With President Obama's historic legislation due to take full effect in February, some consumers and card issuers are bracing for tougher regulation that might make it harder for cash-strapped Americans to get a hold of plastic.
Officially called as the credit card Accountability, Responsibility, and Disclosure Act of 2009, the new law is aimed at protecting cardholders and consumers against bank practices considered by many as unfair.
The new legislation has several mandates, which make it harder for banks and card companies to raise interest rates without warning consumers beforehand. It also gives cardholders a better chance at settling their debts by allotting excess payments over monthly minimums to balances with the highest rates.

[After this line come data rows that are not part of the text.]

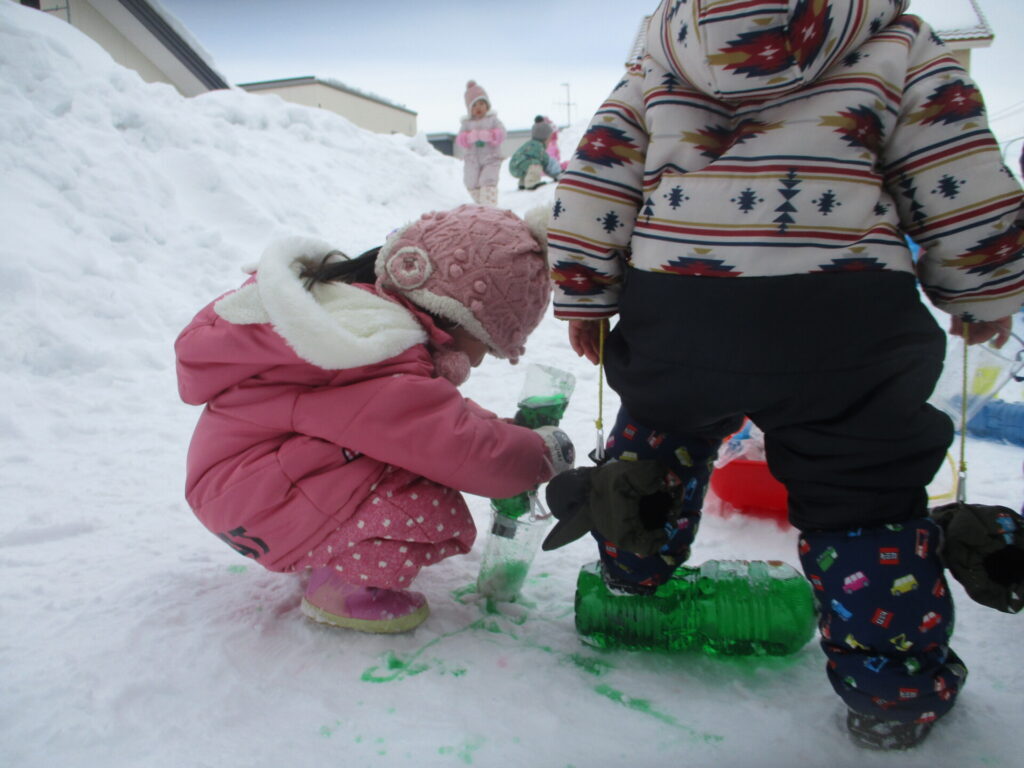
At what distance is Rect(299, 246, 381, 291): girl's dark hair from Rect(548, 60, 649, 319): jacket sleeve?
48 cm

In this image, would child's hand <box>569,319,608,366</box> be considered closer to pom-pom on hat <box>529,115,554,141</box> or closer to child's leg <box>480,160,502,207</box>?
child's leg <box>480,160,502,207</box>

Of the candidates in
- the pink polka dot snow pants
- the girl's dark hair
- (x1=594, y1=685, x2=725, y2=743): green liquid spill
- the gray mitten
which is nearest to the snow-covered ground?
(x1=594, y1=685, x2=725, y2=743): green liquid spill

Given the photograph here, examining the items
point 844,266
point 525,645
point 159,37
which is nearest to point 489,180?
point 159,37

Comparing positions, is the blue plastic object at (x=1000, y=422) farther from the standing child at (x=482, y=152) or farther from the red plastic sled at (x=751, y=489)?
the standing child at (x=482, y=152)

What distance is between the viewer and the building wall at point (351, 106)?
1241cm

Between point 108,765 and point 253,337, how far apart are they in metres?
0.68

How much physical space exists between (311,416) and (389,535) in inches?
10.1

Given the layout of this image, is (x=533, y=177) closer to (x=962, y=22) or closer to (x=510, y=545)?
(x=962, y=22)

Proponents and consumer advocacy groups have hailed the new law as a milestone in consumer rights. Because of the new restrictions, however, banks and card issuers are already resorting to higher fees and charges to make up for lost profit. With total industry losses amounting to a staggering $82 billion this year, experts believe that card companies and financial institutions would be more cautious about issuing credit cards to just anyone. In fact, they say, the new law would require consumers under the age of 21 to have a co-signer or provide proof of income for them to get credit cards.
As a result, more and more Americans are turning to another type of card, the secured credit card. Experts say that secured cards are just like the regular one except that they require a cash deposit upfront. Cardholders are required to have a bank deposit equal to the credit limit of their credit cards. This is to ensure that they have enough money to pay off their debts. Many experts say that this form of credit is perfect for young consumers for them to build up a clean credit history without the risks of falling into debt.
Industry analysts also say that secured credit cards can be used in almost any situation or retailer that accepts regular credit cards. With the February deadline fast approaching, many banks and card issuers are expecting a sharp increase in applications for secured cards. Unlike regular cards, these do not require a co-signer or a valid proof of income. Students, though, have to maintain their bank deposit for them to continue using their cards.
Despite this, some groups are criticizing this particular feature of the law, saying that it is discriminatory. They argue that the law restricts the freedom of young consumers to get credit despite them being legal adults.